When the country entered the World Trade Organisation during the Rao regime, the Left and the BJP had opposed the move. Yashwant Sinha, who later became finance minister in the Vajpayee-led government promised a BJP walkout of the world body if it came to power. Of course it did not when it came to power. Would any party today from the Right or the Left want India to leave the WTO?

Although many tears are being shed on what fate mom-and-pop stores would face, the harsh fact is that such stores have thrived for decades on cheating consumers on quality and quantity.

They have also cheated the treasury, barring a few exceptions, as the traders do not pay their taxes fully. When a presumptive income tax of some Rs 1,200 a year was introduced by Manmohan Singh as finance minister, the scheme had to be abandoned, as most traders refused to part with even a hundred rupees a month as tax. The irony is the some parties making the maximum noise about need to curb black money were also in the forefront shedding tears on behalf of this non-tax paying class.

The Left and the BJP have also been screaming that the prime minister is bent on selling India to foreign multinationals while destroying the domestic industry and trade. One wonders whether Narendra Modi in Gujarat was also selling his state cheap when he wooed FDI like no other state through his biannual Vibrant Gujarat events. It is another story that his tall claims on this front do not match with the reality on the ground as disclosed by Reserve Bank of India figures. His claim: over 800 billion dollars of MOUs from 2003 to 2011. Reality: just over 7 billion US dollars of investment from 2000 to 2010.

Two comments

Two comments made recently by two chief ministers—Mamata Banerjee and Narendra Modi, could be laughed off except that they represent a mindset: nothing that my government does can be faulted, everything some other government does is wrong.

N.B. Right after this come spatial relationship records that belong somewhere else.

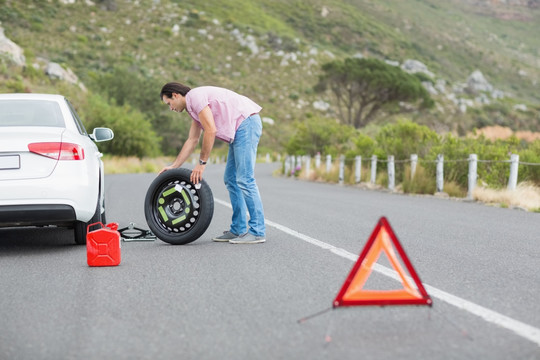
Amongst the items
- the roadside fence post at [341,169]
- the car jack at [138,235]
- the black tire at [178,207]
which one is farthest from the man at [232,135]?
the roadside fence post at [341,169]

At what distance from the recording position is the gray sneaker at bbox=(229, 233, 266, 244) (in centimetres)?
815

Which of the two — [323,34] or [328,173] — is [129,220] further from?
[323,34]

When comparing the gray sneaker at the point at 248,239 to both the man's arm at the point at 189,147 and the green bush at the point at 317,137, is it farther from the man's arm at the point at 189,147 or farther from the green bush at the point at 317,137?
the green bush at the point at 317,137

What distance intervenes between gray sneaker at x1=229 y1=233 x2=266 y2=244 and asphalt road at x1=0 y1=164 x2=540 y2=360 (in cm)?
8

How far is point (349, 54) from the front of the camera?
9144 centimetres

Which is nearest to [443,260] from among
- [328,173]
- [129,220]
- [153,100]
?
[129,220]

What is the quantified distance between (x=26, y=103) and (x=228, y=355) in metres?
5.29

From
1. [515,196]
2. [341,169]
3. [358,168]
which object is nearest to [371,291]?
[515,196]

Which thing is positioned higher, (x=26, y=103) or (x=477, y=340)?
(x=26, y=103)

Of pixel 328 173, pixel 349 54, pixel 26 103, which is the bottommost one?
pixel 328 173

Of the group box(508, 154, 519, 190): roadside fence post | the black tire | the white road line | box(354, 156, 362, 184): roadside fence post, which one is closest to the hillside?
box(354, 156, 362, 184): roadside fence post

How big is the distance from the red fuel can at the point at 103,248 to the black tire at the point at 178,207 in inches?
53.7

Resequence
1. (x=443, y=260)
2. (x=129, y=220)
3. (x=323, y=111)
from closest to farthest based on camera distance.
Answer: (x=443, y=260), (x=129, y=220), (x=323, y=111)

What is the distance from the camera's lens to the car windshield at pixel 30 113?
802cm
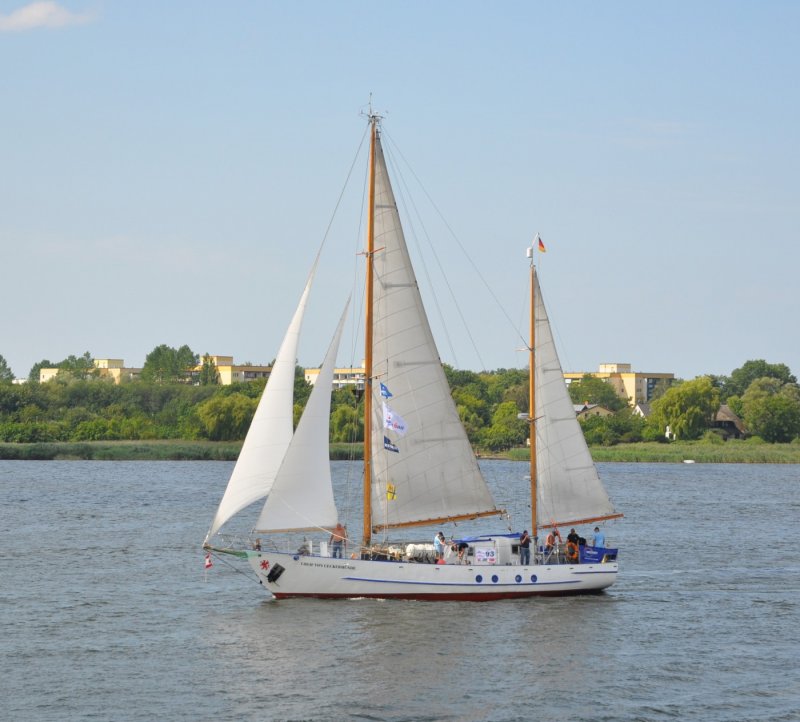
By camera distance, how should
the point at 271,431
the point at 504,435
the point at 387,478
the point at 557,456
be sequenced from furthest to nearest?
1. the point at 504,435
2. the point at 557,456
3. the point at 387,478
4. the point at 271,431

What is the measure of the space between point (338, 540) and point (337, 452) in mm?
101980

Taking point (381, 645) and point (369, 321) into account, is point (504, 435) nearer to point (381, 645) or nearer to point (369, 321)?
point (369, 321)

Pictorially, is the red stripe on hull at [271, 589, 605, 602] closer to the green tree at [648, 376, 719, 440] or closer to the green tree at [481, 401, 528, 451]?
the green tree at [481, 401, 528, 451]

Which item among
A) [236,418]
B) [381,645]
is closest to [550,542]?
[381,645]

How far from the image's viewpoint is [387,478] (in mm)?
45531

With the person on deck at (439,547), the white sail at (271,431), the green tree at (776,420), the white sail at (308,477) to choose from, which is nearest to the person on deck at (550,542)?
the person on deck at (439,547)

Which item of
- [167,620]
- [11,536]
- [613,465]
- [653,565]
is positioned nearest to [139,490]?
[11,536]

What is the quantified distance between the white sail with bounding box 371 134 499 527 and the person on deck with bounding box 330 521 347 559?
1382 millimetres

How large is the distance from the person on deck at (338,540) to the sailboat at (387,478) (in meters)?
0.05

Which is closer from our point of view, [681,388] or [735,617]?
[735,617]

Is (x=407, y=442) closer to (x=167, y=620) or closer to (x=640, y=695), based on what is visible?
(x=167, y=620)

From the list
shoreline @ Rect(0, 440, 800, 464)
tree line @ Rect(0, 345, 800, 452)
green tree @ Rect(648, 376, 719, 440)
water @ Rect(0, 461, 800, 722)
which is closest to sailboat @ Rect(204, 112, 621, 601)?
water @ Rect(0, 461, 800, 722)

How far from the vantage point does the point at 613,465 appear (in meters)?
156

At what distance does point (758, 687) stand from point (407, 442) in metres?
15.1
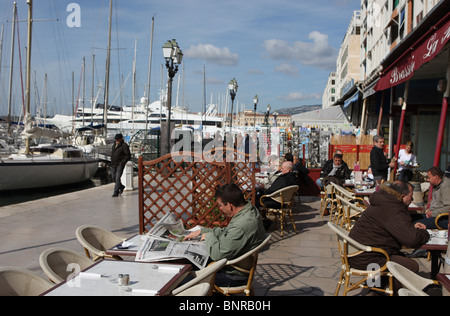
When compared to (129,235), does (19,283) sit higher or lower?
higher

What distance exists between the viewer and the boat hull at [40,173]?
18469 millimetres

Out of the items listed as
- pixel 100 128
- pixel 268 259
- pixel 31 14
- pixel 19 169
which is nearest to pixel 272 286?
pixel 268 259

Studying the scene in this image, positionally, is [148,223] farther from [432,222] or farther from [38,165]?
[38,165]

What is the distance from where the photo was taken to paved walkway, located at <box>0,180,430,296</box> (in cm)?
527

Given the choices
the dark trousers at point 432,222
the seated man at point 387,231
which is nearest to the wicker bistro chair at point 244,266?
the seated man at point 387,231

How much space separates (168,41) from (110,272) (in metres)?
11.1

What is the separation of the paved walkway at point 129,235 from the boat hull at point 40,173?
7208 millimetres

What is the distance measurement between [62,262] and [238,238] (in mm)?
1541

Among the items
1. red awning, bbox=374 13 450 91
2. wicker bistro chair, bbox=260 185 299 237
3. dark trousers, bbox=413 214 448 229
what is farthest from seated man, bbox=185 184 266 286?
red awning, bbox=374 13 450 91

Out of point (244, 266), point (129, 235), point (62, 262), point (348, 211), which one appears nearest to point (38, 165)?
point (129, 235)

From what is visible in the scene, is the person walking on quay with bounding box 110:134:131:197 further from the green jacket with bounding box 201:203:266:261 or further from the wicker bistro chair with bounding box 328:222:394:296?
the wicker bistro chair with bounding box 328:222:394:296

Earlier this month, speaking at Kolkata’s Writer’s Building Banerjee blamed dieting to lose weight for people falling prey to dengue. “I appeal to you, my young friends, not to go on diet...because when you do, your immunity system goes down and you may be struck by diseases like dengue.”  The people were at fault for going down with dengue. Not the fault of the government or the civic authorities for not checking spread of the deadly mosquitoes.

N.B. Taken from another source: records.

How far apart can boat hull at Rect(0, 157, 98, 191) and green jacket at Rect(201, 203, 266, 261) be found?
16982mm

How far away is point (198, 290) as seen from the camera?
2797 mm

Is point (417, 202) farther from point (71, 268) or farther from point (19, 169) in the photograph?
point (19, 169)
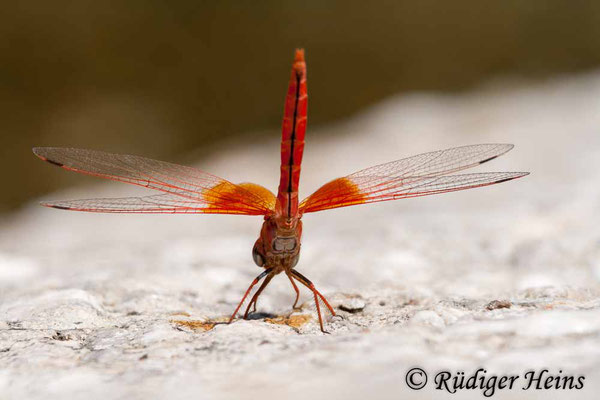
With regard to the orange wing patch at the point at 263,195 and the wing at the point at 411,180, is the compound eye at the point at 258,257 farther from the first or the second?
the wing at the point at 411,180

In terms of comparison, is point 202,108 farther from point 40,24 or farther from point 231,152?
point 40,24

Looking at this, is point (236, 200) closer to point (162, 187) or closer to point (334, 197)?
point (162, 187)

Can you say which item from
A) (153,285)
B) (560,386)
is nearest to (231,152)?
(153,285)

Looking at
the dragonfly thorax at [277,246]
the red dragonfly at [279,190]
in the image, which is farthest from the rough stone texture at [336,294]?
the red dragonfly at [279,190]

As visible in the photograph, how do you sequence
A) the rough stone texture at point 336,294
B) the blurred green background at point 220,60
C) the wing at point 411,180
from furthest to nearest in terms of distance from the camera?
the blurred green background at point 220,60 < the wing at point 411,180 < the rough stone texture at point 336,294

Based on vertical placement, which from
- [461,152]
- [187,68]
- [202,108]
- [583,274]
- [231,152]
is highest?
[187,68]

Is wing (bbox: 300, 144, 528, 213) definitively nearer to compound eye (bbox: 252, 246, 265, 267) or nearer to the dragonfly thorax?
the dragonfly thorax

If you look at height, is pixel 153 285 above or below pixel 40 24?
below
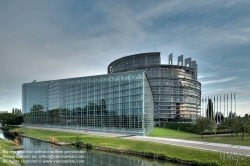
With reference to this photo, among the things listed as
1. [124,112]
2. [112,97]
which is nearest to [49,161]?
[124,112]

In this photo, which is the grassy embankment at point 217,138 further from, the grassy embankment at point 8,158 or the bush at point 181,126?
the grassy embankment at point 8,158

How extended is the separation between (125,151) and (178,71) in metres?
104

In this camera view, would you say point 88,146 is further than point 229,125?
No

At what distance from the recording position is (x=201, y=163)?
2762 centimetres

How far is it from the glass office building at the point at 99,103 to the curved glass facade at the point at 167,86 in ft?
176

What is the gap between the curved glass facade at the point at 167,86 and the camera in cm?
12850

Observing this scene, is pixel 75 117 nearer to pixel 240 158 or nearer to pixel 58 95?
pixel 58 95

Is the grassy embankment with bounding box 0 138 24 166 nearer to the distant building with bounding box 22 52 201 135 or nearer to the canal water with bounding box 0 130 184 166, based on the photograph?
the canal water with bounding box 0 130 184 166

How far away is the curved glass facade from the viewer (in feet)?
422

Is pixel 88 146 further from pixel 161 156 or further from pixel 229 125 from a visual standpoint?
pixel 229 125

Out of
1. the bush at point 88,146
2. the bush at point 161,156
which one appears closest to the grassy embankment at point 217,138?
the bush at point 161,156

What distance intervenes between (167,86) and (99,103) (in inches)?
2851

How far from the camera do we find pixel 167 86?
426 ft

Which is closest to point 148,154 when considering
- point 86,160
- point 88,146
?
point 86,160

 Not to be left behind in absurdity, Modi defended his government on hunger statistics in Gujarat in an interview to Wall Street Journal. Modi blamed it on vegetarianism and on the fact that Gujarat was a ‘middle-class state’ and its women were “more beauty conscious than health conscious.” As if that was not ridiculous enough, he rubbed in the point: “If a mother tells her daughter to drink milk, they will have a fight. She will tell her mother ‘I won’t drink milk, I’ll get fat.’”

 Never mind the facts underlined by National Sample Surveys, Planning Commission’s Human Development Report 2011 and a study done by the National Council for Applied Economic Research. The 61st NSS estimated 44.6 per cent children in Gujarat were malnourished and 69 per cent in the 0 to 5 years age group anaemic. The NCAER study said a larger percentage of children in Gujarat go to be bed hungry than in Uttar Pradesh. As for Gujarat being ‘middle-class,’ it ranks 6th among states in per capita income. Is there no poverty in these six states?

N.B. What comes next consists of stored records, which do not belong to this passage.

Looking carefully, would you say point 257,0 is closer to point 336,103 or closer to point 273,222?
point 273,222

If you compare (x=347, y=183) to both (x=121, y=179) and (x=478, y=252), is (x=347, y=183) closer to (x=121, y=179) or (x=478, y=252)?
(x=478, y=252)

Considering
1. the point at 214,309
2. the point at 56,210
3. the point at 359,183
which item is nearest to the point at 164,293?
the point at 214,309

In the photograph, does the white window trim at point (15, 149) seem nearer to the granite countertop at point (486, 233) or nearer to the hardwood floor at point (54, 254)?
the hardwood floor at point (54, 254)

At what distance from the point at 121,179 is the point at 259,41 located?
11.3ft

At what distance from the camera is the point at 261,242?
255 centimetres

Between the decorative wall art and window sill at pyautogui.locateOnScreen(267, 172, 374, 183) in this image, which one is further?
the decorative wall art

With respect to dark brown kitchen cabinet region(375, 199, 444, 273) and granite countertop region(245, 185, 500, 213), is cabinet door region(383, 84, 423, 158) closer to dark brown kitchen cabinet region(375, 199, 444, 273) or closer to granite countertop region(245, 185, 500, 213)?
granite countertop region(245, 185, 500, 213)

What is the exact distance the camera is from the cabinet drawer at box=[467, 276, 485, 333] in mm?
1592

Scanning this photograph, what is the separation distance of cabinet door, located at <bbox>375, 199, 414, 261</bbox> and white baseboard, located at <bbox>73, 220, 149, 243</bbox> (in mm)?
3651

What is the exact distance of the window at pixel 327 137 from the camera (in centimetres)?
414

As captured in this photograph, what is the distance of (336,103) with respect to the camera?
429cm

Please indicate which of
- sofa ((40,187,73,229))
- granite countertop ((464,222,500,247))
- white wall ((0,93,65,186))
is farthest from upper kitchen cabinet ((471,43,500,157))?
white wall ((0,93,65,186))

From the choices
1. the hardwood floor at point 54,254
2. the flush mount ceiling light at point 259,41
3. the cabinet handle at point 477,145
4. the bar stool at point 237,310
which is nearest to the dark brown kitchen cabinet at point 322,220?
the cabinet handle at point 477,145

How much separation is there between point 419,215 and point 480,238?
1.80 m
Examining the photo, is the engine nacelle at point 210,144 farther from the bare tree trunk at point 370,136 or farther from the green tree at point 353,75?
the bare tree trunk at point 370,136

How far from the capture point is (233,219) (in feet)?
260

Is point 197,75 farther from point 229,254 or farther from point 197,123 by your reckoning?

In Kudankulam, Arvind Kejriwal seems to have metamorphosed overnight from an anti-corruption crusader to a nuclear safety expert! Move over Department of Atomic Energy and Abdul Kalam and other experts.

On the political stage in Delhi too, there is no dearth of absurdity. The BJP’s Arun Jaitley suggested a debate in Parliament on the coal block allotment scam is not worth it because the government enjoys a majority! Other BJP worthies denounced parliamentary committees as worthless as ruling coalition members have a majority.

Should a government be in a minority for Parliament to be allowed to debate an issue? Did the NDA not enjoy a majority on parliamentary committee when it was in power?  As a commentator on the theatre of the absurd had said “Realism may provide amoral observation of events, Absurdism rejects even the possibility of debate.”